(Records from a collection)
------
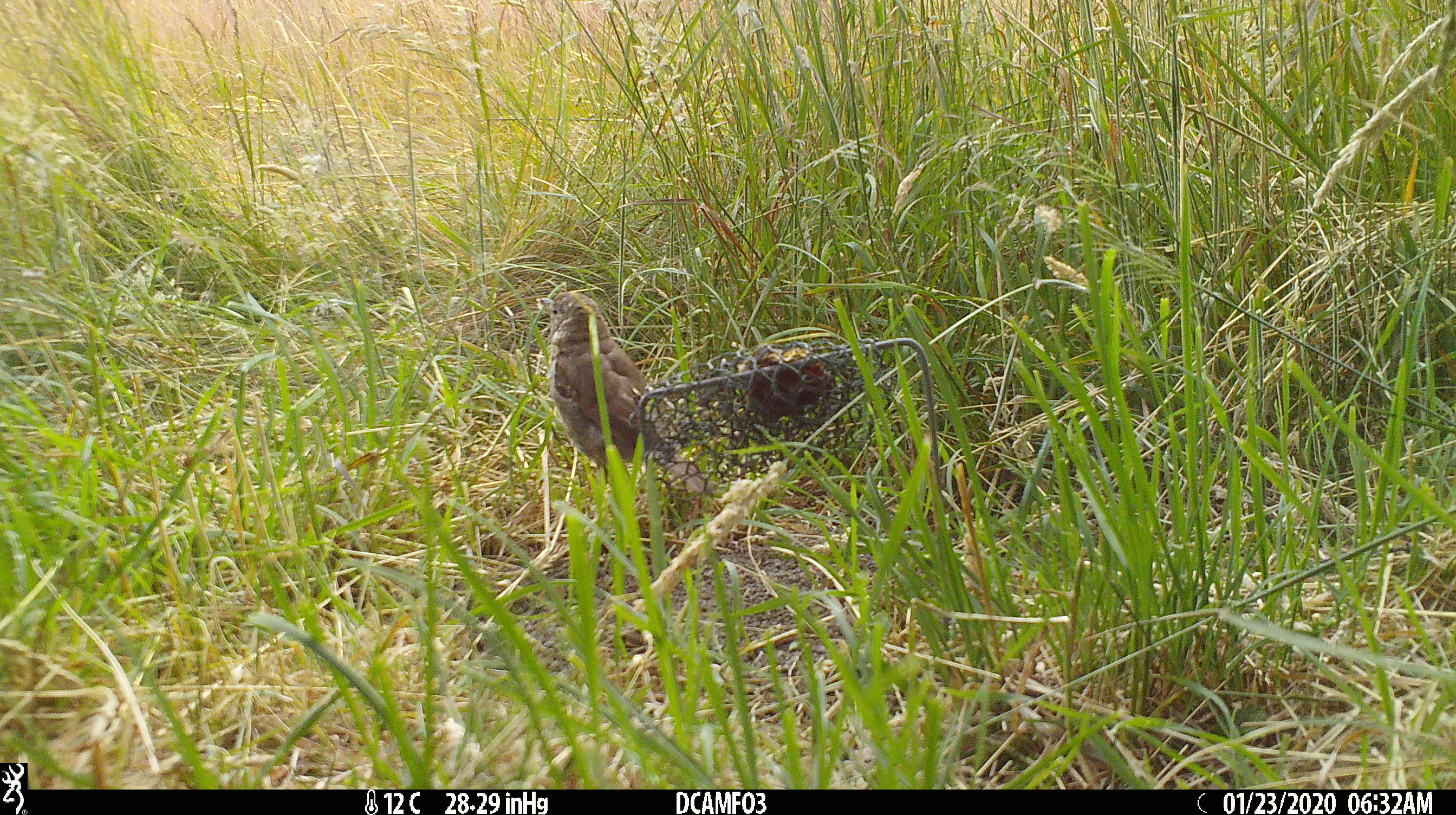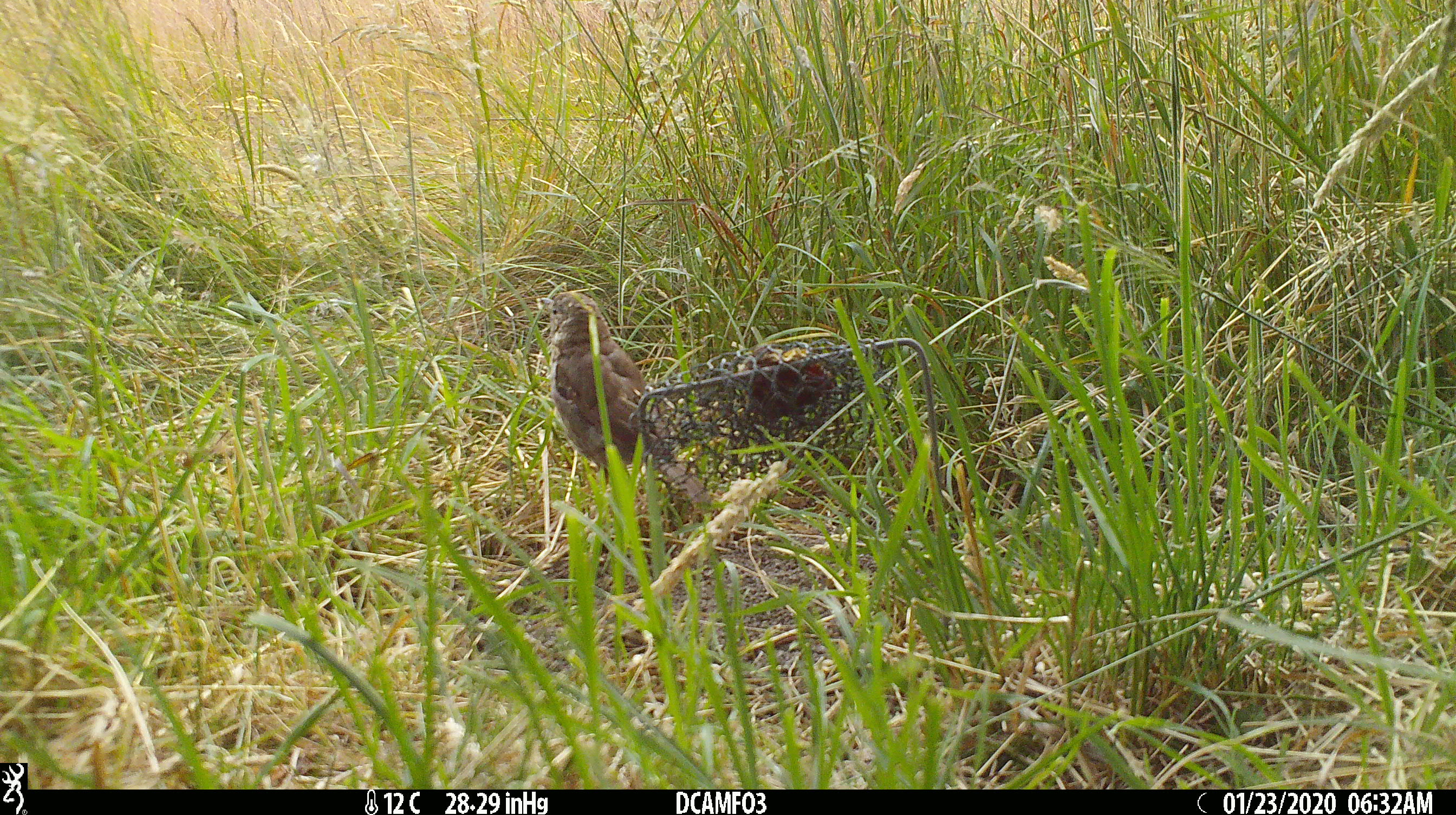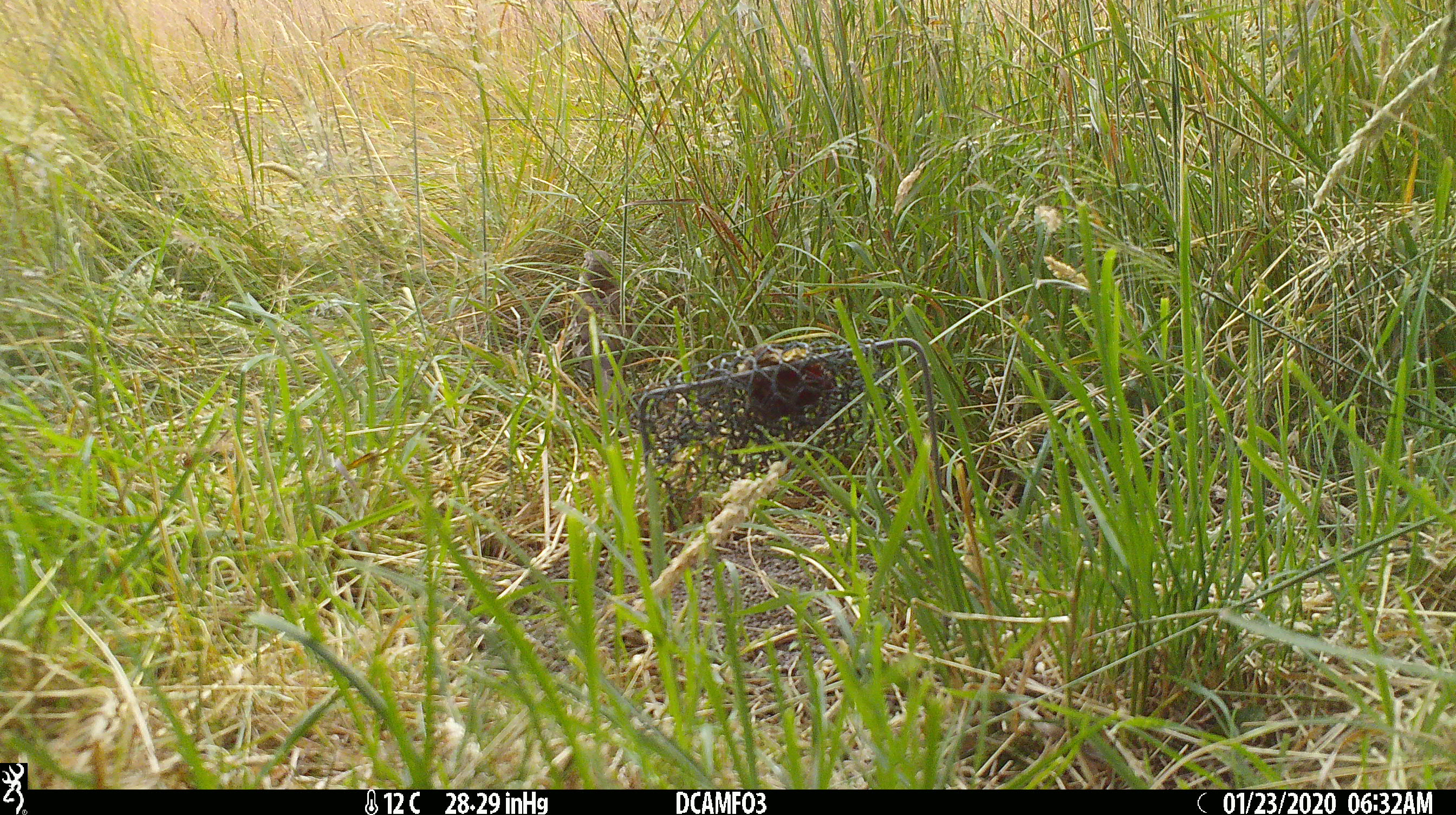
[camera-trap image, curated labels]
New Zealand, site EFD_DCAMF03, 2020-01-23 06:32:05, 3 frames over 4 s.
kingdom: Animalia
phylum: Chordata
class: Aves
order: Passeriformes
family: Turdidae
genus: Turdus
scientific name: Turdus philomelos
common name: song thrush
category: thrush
------
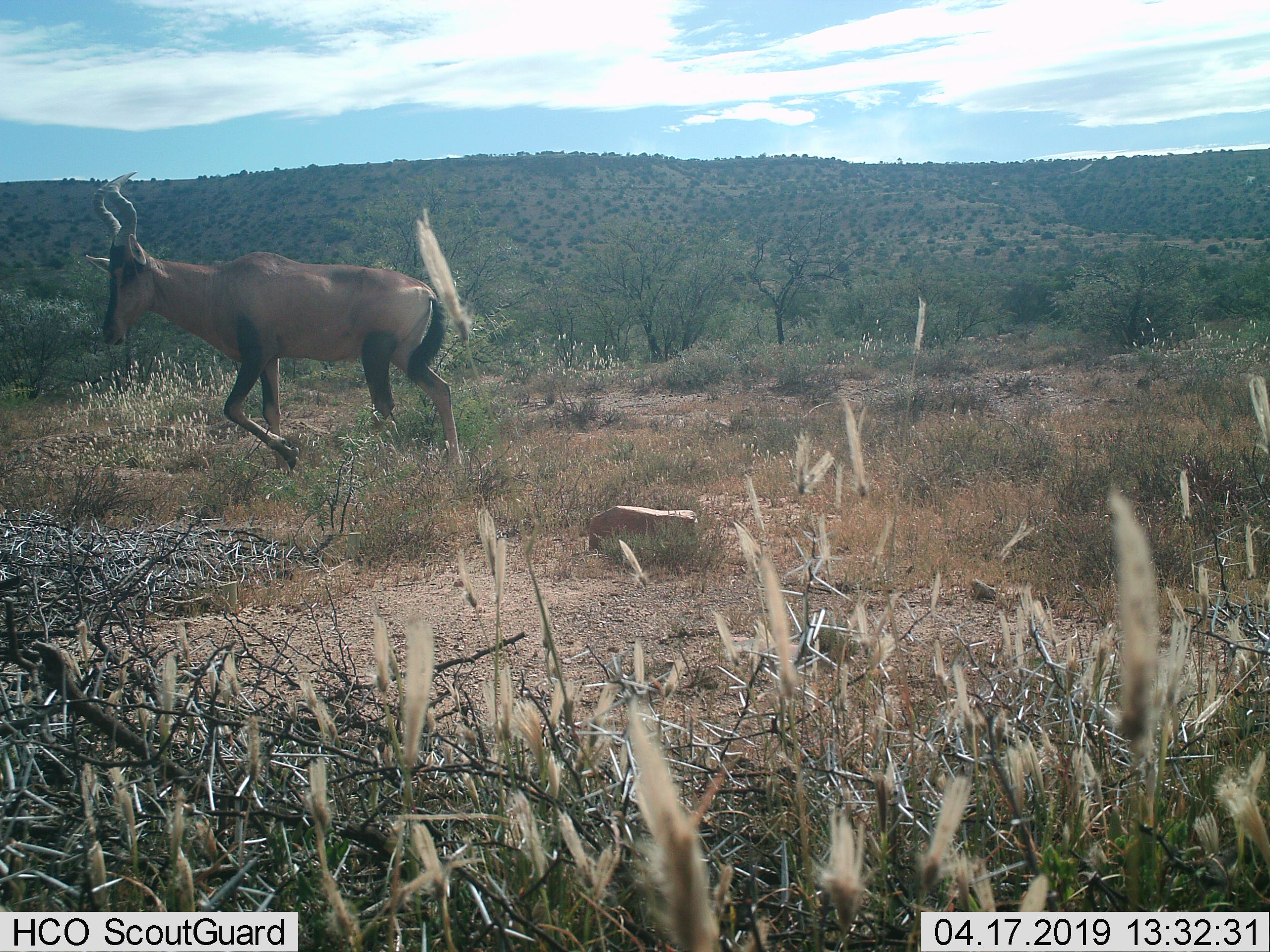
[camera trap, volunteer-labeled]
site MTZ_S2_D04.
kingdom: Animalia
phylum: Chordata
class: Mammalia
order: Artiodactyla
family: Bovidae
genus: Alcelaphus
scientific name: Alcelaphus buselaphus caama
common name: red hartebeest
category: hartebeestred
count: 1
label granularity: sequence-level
------
# What you have to do
Extract each line holding the word "camera" from the records.

# Task solution
[camera-trap image, curated labels]
[camera trap, volunteer-labeled]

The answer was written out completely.